> PROVIDED DATA:
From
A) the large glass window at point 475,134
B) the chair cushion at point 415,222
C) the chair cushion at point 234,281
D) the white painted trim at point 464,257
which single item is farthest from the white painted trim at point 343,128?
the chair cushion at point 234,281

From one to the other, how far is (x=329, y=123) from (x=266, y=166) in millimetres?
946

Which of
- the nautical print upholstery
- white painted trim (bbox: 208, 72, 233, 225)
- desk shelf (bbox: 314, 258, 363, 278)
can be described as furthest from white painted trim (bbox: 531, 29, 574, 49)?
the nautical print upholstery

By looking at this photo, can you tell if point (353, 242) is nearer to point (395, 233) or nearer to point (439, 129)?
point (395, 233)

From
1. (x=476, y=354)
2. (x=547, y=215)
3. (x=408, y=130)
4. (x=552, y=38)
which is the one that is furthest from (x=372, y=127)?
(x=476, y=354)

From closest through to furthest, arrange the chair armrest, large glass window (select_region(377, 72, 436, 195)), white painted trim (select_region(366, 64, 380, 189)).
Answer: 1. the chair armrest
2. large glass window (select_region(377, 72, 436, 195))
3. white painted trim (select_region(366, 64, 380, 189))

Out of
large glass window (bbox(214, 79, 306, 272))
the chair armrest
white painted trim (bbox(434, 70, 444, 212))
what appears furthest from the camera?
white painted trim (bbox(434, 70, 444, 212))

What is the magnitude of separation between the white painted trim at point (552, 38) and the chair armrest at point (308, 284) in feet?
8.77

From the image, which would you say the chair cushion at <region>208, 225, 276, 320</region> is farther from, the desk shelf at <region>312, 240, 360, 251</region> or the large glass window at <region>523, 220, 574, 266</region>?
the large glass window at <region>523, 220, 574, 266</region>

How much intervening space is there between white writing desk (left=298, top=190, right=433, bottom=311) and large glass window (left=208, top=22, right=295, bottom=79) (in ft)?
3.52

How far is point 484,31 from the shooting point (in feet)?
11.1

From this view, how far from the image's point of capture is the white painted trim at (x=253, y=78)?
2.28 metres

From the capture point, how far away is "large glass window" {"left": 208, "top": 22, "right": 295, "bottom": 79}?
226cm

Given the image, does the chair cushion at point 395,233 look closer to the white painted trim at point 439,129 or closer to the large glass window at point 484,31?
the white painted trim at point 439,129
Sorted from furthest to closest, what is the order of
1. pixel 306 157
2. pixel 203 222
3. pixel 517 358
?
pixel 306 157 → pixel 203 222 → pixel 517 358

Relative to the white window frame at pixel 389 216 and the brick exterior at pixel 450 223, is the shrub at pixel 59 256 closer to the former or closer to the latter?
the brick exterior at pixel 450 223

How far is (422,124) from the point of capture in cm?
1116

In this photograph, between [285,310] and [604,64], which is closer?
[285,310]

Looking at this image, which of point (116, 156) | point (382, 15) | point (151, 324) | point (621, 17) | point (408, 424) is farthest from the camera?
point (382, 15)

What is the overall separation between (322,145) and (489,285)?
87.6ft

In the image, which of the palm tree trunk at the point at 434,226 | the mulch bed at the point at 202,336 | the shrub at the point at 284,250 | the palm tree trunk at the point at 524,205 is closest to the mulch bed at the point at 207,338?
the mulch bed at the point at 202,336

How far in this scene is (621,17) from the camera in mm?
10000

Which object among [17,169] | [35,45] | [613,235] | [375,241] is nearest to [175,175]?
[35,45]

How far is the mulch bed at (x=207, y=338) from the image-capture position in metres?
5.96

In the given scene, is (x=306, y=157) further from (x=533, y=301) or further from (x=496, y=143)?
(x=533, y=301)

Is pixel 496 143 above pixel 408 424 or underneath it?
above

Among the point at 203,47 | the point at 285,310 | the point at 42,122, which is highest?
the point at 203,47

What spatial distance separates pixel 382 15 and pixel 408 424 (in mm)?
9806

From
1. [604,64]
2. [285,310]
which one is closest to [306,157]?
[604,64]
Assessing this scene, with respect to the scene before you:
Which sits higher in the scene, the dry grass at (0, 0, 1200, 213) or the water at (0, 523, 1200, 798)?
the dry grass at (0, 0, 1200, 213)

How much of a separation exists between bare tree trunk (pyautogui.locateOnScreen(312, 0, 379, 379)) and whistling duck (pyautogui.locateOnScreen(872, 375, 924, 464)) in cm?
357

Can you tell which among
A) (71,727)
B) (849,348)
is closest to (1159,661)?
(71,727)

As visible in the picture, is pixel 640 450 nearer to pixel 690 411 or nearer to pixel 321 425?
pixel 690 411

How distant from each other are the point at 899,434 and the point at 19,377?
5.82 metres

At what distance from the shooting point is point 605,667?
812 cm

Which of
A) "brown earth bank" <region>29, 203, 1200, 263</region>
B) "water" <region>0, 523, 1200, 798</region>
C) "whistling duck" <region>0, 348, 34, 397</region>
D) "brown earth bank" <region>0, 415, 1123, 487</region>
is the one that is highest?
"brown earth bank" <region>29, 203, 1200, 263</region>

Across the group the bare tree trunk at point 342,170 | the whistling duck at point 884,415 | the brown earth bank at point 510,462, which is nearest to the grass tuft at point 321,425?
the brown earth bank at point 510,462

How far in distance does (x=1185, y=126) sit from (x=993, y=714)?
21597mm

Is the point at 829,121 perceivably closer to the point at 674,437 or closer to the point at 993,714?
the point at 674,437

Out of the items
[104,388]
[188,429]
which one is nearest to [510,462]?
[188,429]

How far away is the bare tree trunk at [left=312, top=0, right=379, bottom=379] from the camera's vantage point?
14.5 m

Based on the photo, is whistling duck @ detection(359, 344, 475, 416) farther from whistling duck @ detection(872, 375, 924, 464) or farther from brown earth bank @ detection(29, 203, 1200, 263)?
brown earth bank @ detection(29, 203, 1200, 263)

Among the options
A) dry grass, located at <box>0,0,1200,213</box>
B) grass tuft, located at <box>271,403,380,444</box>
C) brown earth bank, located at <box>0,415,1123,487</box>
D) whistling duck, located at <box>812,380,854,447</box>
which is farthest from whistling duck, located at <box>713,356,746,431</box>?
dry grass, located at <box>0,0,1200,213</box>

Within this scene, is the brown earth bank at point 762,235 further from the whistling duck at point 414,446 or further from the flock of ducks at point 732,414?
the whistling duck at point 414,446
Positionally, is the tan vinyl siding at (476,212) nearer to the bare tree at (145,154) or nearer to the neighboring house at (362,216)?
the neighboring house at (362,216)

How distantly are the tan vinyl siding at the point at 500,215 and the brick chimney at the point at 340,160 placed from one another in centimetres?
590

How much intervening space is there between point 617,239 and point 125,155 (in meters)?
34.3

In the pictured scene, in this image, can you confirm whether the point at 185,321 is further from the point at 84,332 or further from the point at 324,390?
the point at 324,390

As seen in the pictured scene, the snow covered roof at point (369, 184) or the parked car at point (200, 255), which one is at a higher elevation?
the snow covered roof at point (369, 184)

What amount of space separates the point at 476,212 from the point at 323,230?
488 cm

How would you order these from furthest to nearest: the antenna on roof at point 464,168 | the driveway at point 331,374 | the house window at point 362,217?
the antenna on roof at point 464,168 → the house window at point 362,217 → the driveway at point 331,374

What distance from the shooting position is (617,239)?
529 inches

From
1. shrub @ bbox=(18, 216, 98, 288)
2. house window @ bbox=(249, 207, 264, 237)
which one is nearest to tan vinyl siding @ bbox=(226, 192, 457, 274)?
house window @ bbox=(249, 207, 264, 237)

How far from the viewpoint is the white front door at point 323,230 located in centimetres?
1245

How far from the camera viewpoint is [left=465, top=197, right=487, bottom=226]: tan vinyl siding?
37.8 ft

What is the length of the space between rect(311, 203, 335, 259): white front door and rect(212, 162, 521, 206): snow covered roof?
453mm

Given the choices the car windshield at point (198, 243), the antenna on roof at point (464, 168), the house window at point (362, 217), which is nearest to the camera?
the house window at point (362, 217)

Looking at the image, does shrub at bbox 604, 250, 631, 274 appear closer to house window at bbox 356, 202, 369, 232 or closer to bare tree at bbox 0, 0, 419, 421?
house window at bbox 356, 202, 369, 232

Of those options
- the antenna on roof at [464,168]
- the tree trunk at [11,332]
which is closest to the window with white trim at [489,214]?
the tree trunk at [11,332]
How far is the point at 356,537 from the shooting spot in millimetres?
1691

> THE EXERCISE:
Swap "nearer" for "closer" in the part of the material that opens with the line containing "As visible in" and closes with the line containing "5.82 metres", and return only those lines with nothing else altered.

> WRITTEN SOLUTION:
As visible in the picture, is pixel 640 450 closer to pixel 690 411 or closer to pixel 321 425?
pixel 690 411

How distant from each other are the point at 899,434 and the point at 19,377?
5.82 metres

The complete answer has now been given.